Van Marrewijk ha estudiado particularmente el caso fallido de un tren de alta velocidad en Holanda. Originalmente, el significado dominante de este megaproyecto era el de un símbolo de la integración europea. Luego emergieron otros significados: como ejemplo de un contrato radicalmente innovador, como una intervención de los holandeses en el sector ferroviario así como una oportunidad del desarrollador —Dutch Railways— de posicionarse estratégicamente en el sector. Todas estas fueron interpretaciones positivas, pero una serie de factores condujeron a que el megaproyecto fuera concibiéndose como un proyecto fallido (“The Multivocality of Symbols: A Longitudinal Study of the Symbolic Dimensions of the High-Speed Train Megaproject (1995-2015)”, 2017). Así, nos dice Van Marrewijk, los megaproyectos pueden simbolizar los sueños de desarrollo económico y transformación social, como de decepción por ambiciones fallidas, incompetencia o desperdicio de recursos. Por lo tanto, como han señalado Appel, Anand y Gupta, los discursos, las narrativas y el lenguaje son tan importantes para los megaproyectos como el concreto, los cables o las regulaciones. Vinculado con todo lo anterior, podemos apreciar que los megaproyectos también tienen una dimensión afectiva, pues generan sentimientos de esperanza, aspiraciones de una mejor calidad de vida, para algunos, o emociones marcadas por la amenaza, por el despojo y el deterioro de las condiciones de vida, para otros.

En el campo de los derechos humanos, dos documentos han sido de gran importancia. Uno de ellos es el informe de Rodolfo Stavenhagen cuando fungió como Relator especial sobre derechos de los pueblos indígenas de la ONU, de 2003. En él abordó las consecuencias de los “proyectos de desarrollo en gran escala” —sobre todo la construcción de presas— en los derechos humanos de pueblos indígenas. Entre estas consecuencias se encuentran la pérdida de tierras y territorios tradicionales, desalojos, procesos de migración y reasentamiento de poblaciones, destrucción y contaminación del medio ambiente y daños a la salud.

El otro documento clave es el informe “Pueblos indígenas, comunidades afrodescendientes y recursos naturales: protección de derechos humanos en el contexto de actividades de extracción, explotación y desarrollo”, publicado por la Comisión Interamericana de Derechos Humanos (CIDH) en 2015.

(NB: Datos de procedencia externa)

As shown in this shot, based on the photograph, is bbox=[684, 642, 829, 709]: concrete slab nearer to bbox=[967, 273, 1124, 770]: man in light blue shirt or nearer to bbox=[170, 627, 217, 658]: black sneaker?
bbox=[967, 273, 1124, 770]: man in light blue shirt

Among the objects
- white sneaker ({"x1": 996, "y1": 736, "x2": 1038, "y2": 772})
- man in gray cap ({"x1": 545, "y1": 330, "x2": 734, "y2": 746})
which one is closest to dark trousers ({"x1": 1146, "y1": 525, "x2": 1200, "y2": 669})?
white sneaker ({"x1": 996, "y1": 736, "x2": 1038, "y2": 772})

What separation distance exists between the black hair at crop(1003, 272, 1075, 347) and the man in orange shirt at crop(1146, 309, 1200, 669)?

La CIDH advierte efectos muy similares a los detectados por Stavenhagen, y reconoce también “con preocupación que de forma creciente se están viendo los derechos humanos como un obstáculo para el desarrollo económico cuando en realidad son una condición para éste” (p. 19). La CIDH destaca la importancia de la participación efectiva de las comunidades afectadas, la realización de estudios de impacto socioambiental y de beneficios compartidos por el proyecto.

Desde luego, los anteriores son solo algunos de los rasgos generales, comunes, que comparten diversos megaproyectos en distintas partes del mundo. Es importante conocer dichos aspectos comunes, pero igual de relevante es analizar sus particularidades dependiendo de la naturaleza de los proyectos, las poblaciones y ecosistemas con los que se relacionan, las regulaciones y discursos en que se enmarcan y los afectos que provocan.

Como en muchos otros lugares, actualmente en Yucatán los megaproyectos son un campo de acalorada disputa. Entre las ruinas de la industria del henequén, los últimos gobiernos han prometido dar un “nuevo rostro” a Yucatán, “reindustrializar” y “transformar” al Estado mediante una serie de megaproyectos que generarían empleos y detonarían el crecimiento económico. Por otra parte, organizaciones y activistas han alzado la voz advirtiendo que el ecosistema yucateco es extremadamente vulnerable —por ejemplo, en términos de contaminación del agua— y que los megaproyectos están provocando despojo de territorios de comunidades mayas. En estas disputas —que se luchan en diversos espacios, desde medios de comunicación hasta tribunales— están en juego asuntos cruciales para Yucatán en todos los ámbitos, desde las formas de participación política hasta la salud de los seres que habitamos el Estado.